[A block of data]

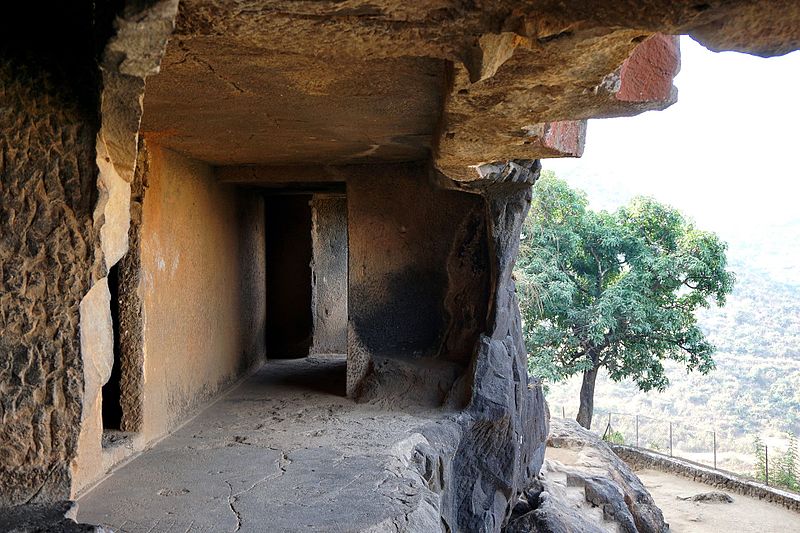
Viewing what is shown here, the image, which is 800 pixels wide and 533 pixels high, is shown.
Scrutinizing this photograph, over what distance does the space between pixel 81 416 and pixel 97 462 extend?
4.02 feet

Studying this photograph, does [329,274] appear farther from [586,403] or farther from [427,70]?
[586,403]

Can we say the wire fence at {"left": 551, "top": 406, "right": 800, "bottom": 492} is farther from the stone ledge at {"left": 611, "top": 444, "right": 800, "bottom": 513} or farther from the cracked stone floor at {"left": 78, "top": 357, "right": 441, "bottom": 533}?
the cracked stone floor at {"left": 78, "top": 357, "right": 441, "bottom": 533}

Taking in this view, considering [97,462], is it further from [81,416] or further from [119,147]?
[119,147]

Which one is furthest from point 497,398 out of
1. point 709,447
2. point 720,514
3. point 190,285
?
point 709,447

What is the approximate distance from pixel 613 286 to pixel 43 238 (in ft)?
33.9

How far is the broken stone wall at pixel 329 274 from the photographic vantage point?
840cm

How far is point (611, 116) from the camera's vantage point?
323 centimetres

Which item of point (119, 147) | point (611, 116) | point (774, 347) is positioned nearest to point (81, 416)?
point (119, 147)

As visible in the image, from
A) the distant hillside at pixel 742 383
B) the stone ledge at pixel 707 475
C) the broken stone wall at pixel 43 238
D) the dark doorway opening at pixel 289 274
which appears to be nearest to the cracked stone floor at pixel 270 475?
the broken stone wall at pixel 43 238

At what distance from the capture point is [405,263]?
5980 mm

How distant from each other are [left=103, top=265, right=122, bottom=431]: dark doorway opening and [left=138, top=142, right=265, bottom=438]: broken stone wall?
14 cm

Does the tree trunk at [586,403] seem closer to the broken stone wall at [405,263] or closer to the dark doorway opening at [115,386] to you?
the broken stone wall at [405,263]

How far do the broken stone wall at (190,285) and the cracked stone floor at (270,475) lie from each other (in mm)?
272

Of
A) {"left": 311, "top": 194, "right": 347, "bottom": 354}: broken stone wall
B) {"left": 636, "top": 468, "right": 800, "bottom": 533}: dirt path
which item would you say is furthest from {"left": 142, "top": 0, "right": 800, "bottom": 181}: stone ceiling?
{"left": 636, "top": 468, "right": 800, "bottom": 533}: dirt path
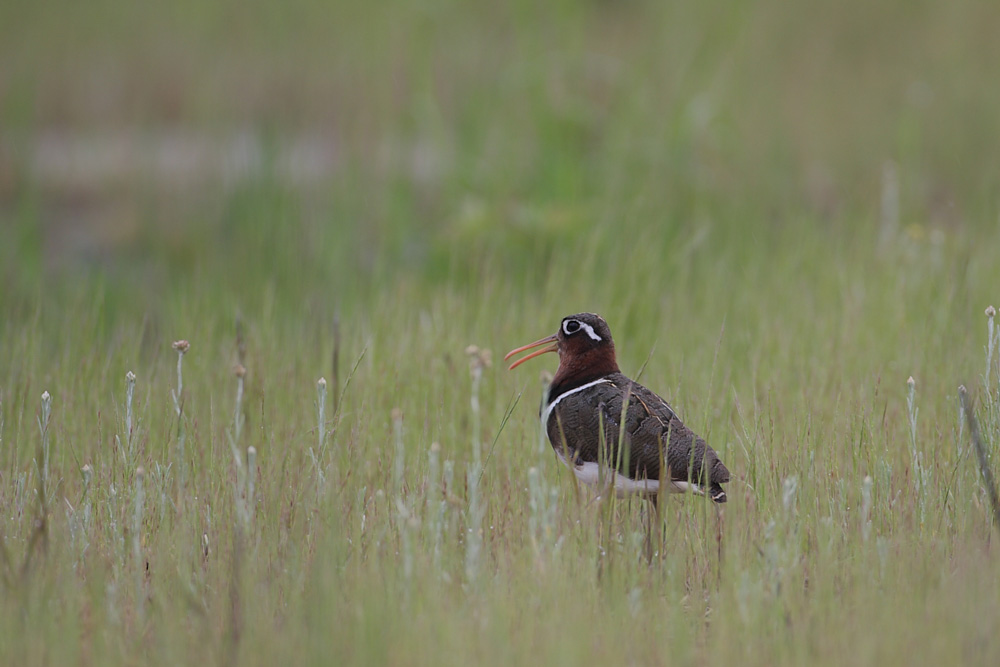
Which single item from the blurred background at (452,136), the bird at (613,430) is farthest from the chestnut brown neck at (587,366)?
the blurred background at (452,136)

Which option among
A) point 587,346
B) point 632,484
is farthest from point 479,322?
point 632,484

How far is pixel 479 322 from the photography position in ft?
15.6

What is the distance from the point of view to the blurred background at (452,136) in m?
6.25

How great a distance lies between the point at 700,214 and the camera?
6418 mm

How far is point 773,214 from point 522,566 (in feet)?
15.7

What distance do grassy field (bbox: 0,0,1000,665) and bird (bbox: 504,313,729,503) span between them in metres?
0.13

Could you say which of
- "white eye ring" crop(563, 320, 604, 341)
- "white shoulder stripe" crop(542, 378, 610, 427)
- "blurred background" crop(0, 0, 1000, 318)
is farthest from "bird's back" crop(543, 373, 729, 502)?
"blurred background" crop(0, 0, 1000, 318)

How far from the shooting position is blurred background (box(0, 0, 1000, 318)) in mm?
6254

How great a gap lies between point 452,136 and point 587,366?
14.2 feet

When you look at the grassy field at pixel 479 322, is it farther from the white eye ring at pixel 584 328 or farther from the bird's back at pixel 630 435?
the white eye ring at pixel 584 328

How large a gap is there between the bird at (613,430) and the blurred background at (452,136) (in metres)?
1.50

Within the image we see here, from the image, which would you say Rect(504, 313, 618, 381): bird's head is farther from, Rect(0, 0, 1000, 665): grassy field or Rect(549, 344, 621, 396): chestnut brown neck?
Rect(0, 0, 1000, 665): grassy field

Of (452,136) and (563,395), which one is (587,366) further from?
(452,136)

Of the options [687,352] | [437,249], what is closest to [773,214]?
[437,249]
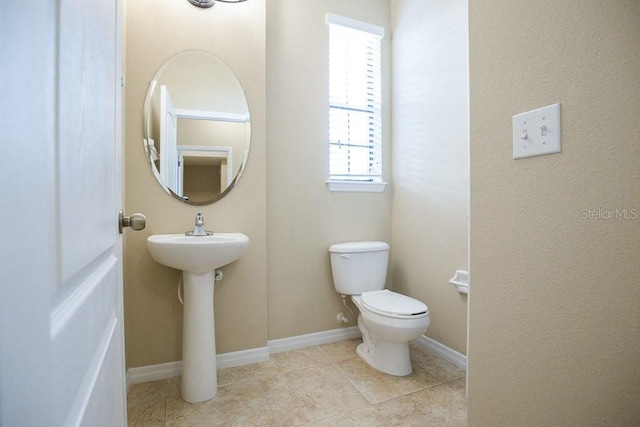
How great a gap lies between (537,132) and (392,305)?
4.45 ft

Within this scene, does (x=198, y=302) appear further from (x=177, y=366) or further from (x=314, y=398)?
(x=314, y=398)

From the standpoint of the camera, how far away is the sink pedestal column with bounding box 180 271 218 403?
1634 mm

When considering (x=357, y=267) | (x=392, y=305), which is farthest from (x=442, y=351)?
(x=357, y=267)

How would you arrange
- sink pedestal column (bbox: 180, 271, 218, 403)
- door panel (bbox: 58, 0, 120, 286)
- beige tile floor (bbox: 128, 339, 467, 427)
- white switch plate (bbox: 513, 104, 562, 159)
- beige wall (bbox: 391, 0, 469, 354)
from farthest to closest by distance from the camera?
beige wall (bbox: 391, 0, 469, 354) < sink pedestal column (bbox: 180, 271, 218, 403) < beige tile floor (bbox: 128, 339, 467, 427) < white switch plate (bbox: 513, 104, 562, 159) < door panel (bbox: 58, 0, 120, 286)

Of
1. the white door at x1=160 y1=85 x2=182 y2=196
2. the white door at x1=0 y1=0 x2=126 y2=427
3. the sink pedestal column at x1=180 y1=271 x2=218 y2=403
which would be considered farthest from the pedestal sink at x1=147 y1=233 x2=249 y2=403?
the white door at x1=0 y1=0 x2=126 y2=427

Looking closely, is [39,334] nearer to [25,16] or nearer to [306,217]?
[25,16]

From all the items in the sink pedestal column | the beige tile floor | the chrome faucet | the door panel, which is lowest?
the beige tile floor

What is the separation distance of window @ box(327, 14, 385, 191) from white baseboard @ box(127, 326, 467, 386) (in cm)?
114

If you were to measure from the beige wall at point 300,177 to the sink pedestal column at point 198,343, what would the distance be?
558mm

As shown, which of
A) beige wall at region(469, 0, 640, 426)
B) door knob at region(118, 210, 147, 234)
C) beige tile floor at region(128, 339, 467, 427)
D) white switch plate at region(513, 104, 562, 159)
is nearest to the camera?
beige wall at region(469, 0, 640, 426)

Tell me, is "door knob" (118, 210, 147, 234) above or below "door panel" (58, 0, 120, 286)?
below

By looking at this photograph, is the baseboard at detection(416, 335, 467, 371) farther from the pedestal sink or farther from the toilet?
the pedestal sink

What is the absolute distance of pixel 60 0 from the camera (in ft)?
1.27

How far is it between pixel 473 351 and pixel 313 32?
2.29 meters
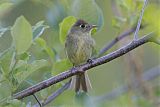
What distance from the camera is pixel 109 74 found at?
18.9 feet

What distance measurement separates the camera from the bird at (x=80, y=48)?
2.50m

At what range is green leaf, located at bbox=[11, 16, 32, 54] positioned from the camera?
175 centimetres

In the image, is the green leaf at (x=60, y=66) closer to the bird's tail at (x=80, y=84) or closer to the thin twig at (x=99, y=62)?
the bird's tail at (x=80, y=84)

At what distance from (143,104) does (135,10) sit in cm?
67

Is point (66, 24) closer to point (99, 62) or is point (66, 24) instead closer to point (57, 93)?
point (57, 93)

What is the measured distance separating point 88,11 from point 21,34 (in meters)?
0.60

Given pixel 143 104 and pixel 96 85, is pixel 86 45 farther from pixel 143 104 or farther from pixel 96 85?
pixel 96 85

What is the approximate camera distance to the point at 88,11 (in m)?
2.33

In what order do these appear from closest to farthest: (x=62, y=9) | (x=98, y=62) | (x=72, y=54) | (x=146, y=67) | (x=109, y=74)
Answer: (x=98, y=62)
(x=62, y=9)
(x=72, y=54)
(x=109, y=74)
(x=146, y=67)

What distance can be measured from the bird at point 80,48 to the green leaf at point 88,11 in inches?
2.6

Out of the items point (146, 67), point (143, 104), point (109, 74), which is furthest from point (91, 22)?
point (146, 67)

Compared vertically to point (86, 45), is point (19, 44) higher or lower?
higher

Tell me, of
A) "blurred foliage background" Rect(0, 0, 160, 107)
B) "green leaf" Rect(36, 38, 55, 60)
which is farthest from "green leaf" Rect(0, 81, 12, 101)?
"green leaf" Rect(36, 38, 55, 60)

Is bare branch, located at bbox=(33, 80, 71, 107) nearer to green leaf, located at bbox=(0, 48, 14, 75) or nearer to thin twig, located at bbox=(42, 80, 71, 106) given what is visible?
thin twig, located at bbox=(42, 80, 71, 106)
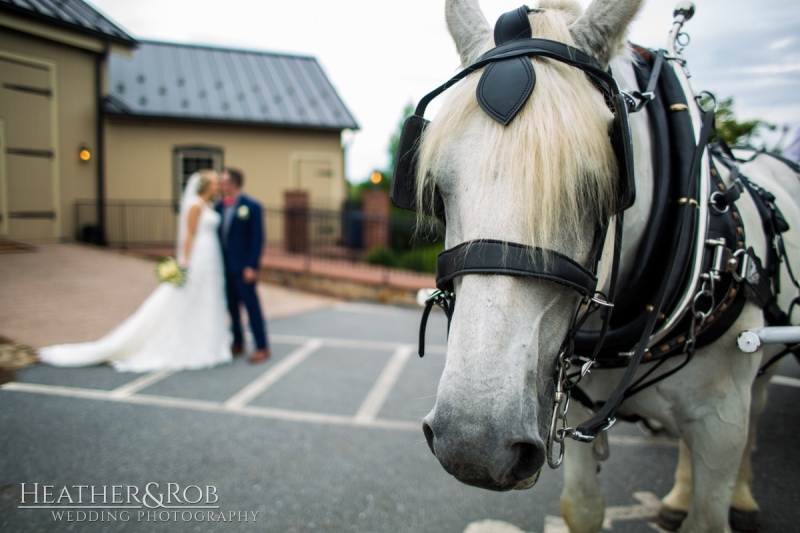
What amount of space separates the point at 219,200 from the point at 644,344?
544cm

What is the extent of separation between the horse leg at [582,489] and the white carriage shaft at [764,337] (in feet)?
2.13

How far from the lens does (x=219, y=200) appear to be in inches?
230

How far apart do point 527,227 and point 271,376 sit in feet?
13.6

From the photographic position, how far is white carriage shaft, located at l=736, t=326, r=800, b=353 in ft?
4.99

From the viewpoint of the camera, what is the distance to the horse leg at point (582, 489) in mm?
1906

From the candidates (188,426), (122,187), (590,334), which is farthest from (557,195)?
(188,426)

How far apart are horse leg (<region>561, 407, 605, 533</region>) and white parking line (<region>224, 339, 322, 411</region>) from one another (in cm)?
283

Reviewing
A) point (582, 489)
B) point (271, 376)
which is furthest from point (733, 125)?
point (271, 376)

[AIM OF THE TASK] Starting at the line containing "How far apart do" and ending with the last line of the records, write out every line again, subtracting 150 from each number in the answers, whether it is a distance or a coordinate.

[TASK RESULT]
How far apart do point 527,227 and point 271,376 sit in feet?
-136.4

From the photographic position, how far is white carriage shaft, located at l=736, t=326, r=800, b=353 in ft?
-145.01

From the viewpoint of the camera, what is the distance to the horse leg at point (582, 489) in mm?
1756

From the candidates (188,426), (122,187), (590,334), which is farthest from (557,195)?
(38,276)

How far apart are horse leg (<region>561, 407, 605, 533</region>) and white parking line (<region>224, 339, 322, 411</region>) from one another (in cm)?
133

Reviewing
A) point (582, 489)
B) point (271, 376)
which is furthest from point (733, 125)?
point (121, 226)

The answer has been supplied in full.